* **ASSIGNMENT**:
Write every line below out again, exactly as given, but leave out the pictures.

* **SOURCE MATERIAL**:
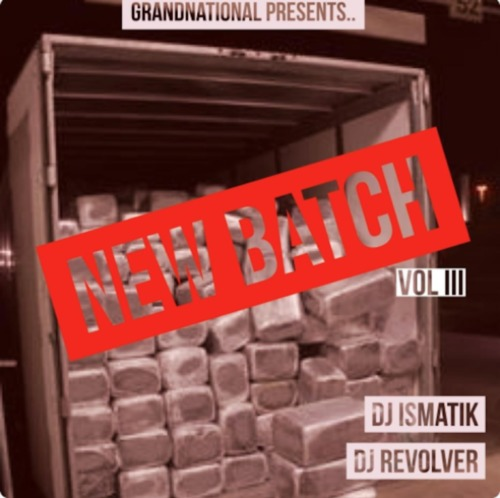 "Screen-Shot-2019-06-29-at-8.16.45-AM-copy-500x498 NEW TAPE ALERT DJ ISMATIK & DJ REVOLVER ""NEW BATCH"" Out Now!"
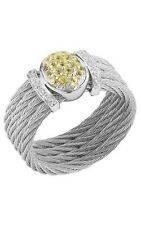 NWT PHILIPPE CHARRIOL ALOR CELTIC CLASSIC CABLE RING 02-32-s438-23 Size 6.5 $695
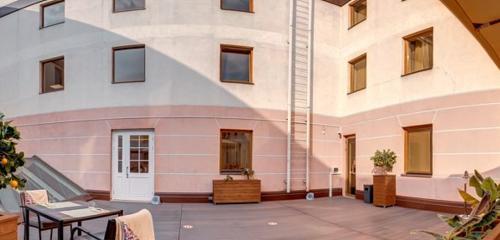 Панорама ювелирный магазин — Кубачинское серебро — Санкт-Петербург, фото №1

* **EXERCISE ANSWER**:
 "Screen-Shot-2019-06-29-at-8.16.45-AM-copy-500x498 NEW TAPE ALERT DJ ISMATIK & DJ REVOLVER ""NEW BATCH"" Out Now!"
 NWT PHILIPPE CHARRIOL ALOR CELTIC CLASSIC CABLE RING 02-32-s438-23 Size 6.5 $695
 Панорама ювелирный магазин — Кубачинское серебро — Санкт-Петербург, фото №1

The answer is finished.